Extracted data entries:
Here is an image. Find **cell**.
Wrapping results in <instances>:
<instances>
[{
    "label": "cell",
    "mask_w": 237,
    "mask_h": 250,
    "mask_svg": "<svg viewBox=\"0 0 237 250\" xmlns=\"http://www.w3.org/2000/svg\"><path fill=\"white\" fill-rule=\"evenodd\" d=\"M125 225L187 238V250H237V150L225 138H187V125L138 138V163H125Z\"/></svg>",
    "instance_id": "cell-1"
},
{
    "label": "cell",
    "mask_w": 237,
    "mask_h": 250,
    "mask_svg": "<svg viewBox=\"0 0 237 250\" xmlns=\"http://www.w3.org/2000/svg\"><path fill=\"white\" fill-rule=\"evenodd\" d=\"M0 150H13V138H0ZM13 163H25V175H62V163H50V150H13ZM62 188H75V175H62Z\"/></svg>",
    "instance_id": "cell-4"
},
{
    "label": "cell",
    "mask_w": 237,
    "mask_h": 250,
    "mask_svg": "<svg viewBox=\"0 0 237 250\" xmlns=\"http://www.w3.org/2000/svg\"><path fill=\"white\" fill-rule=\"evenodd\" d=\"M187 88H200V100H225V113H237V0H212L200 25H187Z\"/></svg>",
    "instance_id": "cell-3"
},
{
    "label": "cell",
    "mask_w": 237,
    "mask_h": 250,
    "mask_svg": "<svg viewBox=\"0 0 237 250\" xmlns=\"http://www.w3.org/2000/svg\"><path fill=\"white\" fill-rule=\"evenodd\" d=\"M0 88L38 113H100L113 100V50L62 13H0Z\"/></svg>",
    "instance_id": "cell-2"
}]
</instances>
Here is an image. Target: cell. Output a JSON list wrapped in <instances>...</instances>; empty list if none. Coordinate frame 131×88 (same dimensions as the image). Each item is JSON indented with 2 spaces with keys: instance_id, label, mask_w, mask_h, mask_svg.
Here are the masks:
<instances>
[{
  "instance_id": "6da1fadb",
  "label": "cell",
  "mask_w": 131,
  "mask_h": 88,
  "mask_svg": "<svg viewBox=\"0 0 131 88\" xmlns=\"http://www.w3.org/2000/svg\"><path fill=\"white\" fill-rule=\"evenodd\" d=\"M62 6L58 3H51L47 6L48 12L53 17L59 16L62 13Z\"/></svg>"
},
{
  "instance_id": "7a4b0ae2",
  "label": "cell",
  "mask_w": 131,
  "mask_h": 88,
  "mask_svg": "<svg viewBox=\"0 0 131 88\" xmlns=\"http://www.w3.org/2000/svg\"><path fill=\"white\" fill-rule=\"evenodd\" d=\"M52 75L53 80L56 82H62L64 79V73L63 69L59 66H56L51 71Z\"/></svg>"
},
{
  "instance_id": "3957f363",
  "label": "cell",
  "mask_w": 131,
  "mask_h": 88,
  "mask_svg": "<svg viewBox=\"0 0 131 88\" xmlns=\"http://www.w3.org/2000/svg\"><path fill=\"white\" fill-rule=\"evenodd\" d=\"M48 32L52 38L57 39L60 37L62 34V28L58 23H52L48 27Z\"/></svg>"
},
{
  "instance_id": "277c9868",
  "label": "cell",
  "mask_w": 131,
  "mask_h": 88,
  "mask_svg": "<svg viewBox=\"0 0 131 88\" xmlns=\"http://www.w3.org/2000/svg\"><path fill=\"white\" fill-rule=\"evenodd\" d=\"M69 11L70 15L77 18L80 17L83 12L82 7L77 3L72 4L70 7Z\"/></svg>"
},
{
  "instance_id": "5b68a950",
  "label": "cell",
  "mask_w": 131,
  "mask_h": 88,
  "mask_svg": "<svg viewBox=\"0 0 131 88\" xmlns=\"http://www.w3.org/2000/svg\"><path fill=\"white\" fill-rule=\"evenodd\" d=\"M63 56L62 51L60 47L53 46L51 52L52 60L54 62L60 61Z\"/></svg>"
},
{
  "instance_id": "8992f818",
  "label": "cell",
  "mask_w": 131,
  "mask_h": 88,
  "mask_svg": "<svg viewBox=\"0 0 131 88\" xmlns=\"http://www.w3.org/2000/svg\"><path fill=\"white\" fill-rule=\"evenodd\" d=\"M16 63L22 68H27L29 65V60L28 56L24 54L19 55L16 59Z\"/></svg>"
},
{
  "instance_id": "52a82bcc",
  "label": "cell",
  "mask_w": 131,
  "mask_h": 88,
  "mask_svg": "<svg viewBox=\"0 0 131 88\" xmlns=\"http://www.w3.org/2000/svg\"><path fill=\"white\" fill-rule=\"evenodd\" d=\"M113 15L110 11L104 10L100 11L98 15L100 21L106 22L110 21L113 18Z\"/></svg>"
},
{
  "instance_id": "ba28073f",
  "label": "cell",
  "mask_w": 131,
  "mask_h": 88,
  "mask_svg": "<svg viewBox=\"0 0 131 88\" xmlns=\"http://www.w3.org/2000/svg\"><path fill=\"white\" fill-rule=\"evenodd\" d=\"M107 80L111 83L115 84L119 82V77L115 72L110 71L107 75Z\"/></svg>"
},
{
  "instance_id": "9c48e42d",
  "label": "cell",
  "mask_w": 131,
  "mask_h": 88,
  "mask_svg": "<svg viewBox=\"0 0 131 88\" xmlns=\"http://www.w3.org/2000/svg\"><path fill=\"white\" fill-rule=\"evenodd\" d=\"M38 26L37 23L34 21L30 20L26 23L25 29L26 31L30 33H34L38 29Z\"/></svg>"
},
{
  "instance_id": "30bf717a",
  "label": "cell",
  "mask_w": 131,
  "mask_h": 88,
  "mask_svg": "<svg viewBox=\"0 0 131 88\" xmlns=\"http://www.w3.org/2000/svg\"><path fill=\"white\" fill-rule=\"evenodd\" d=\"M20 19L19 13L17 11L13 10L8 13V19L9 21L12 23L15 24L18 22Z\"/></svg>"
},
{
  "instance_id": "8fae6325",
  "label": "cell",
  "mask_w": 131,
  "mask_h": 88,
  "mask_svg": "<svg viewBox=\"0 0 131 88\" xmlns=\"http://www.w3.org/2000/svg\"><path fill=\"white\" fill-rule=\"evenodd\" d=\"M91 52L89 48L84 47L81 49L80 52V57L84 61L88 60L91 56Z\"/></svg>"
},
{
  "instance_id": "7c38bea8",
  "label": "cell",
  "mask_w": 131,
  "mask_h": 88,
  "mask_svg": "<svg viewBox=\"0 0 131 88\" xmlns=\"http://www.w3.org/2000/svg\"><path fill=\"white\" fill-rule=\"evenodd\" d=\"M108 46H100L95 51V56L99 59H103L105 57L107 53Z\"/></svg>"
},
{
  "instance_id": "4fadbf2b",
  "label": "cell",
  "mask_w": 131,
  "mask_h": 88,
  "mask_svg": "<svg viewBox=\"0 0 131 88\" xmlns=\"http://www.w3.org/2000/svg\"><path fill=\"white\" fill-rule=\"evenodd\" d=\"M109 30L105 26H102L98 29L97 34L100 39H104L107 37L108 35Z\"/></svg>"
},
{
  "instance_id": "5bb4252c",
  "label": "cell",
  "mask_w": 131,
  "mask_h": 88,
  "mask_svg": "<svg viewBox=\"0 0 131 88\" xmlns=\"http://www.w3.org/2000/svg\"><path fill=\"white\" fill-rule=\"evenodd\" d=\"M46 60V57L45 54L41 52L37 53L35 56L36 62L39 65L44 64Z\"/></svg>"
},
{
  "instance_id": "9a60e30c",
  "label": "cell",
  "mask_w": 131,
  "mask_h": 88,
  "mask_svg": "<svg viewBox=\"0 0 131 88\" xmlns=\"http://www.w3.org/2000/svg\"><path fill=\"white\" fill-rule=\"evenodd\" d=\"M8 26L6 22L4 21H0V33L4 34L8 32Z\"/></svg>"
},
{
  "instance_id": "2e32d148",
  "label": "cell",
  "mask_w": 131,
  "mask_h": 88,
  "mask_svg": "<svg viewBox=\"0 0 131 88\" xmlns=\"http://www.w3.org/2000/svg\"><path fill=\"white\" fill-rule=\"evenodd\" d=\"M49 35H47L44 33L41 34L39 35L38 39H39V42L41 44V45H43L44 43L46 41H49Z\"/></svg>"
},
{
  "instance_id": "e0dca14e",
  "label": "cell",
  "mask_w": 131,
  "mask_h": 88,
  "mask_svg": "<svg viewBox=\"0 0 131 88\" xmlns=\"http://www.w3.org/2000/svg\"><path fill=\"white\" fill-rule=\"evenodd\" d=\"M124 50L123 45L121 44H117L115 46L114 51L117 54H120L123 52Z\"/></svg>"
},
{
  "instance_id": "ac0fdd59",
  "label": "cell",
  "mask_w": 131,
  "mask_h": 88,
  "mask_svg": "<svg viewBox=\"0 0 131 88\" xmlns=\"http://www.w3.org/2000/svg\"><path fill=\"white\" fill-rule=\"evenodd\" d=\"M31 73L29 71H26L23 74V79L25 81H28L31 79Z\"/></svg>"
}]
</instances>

### GOAL OF THE EXERCISE
Rename "mask_svg" to "outline_svg" in the records from the first line through the line that contains "Here is an image. Target: cell.", and write out those lines with nothing else altered.

### ANSWER TO THIS TASK
Here is an image. Find **cell**.
Wrapping results in <instances>:
<instances>
[{
    "label": "cell",
    "mask_w": 237,
    "mask_h": 250,
    "outline_svg": "<svg viewBox=\"0 0 237 250\" xmlns=\"http://www.w3.org/2000/svg\"><path fill=\"white\" fill-rule=\"evenodd\" d=\"M125 225L187 238V250H237V150L225 138H187V125L138 138V163H125Z\"/></svg>",
    "instance_id": "cell-1"
},
{
    "label": "cell",
    "mask_w": 237,
    "mask_h": 250,
    "outline_svg": "<svg viewBox=\"0 0 237 250\" xmlns=\"http://www.w3.org/2000/svg\"><path fill=\"white\" fill-rule=\"evenodd\" d=\"M0 150H13V138H0ZM13 163H25V175H62V163H50V150H13ZM62 188H75V175H62Z\"/></svg>",
    "instance_id": "cell-4"
},
{
    "label": "cell",
    "mask_w": 237,
    "mask_h": 250,
    "outline_svg": "<svg viewBox=\"0 0 237 250\" xmlns=\"http://www.w3.org/2000/svg\"><path fill=\"white\" fill-rule=\"evenodd\" d=\"M187 88H200V100H225V113H237V0H212L200 25H187Z\"/></svg>",
    "instance_id": "cell-3"
},
{
    "label": "cell",
    "mask_w": 237,
    "mask_h": 250,
    "outline_svg": "<svg viewBox=\"0 0 237 250\" xmlns=\"http://www.w3.org/2000/svg\"><path fill=\"white\" fill-rule=\"evenodd\" d=\"M0 88L38 113H100L113 100V50L62 13H0Z\"/></svg>",
    "instance_id": "cell-2"
}]
</instances>
Here is an image. Target: cell. Output a JSON list wrapped in <instances>...</instances>; empty list if none. Coordinate frame 131×88 (same dimensions as the image). Each item is JSON indented with 2 spaces with keys: instance_id, label, mask_w, mask_h, outline_svg.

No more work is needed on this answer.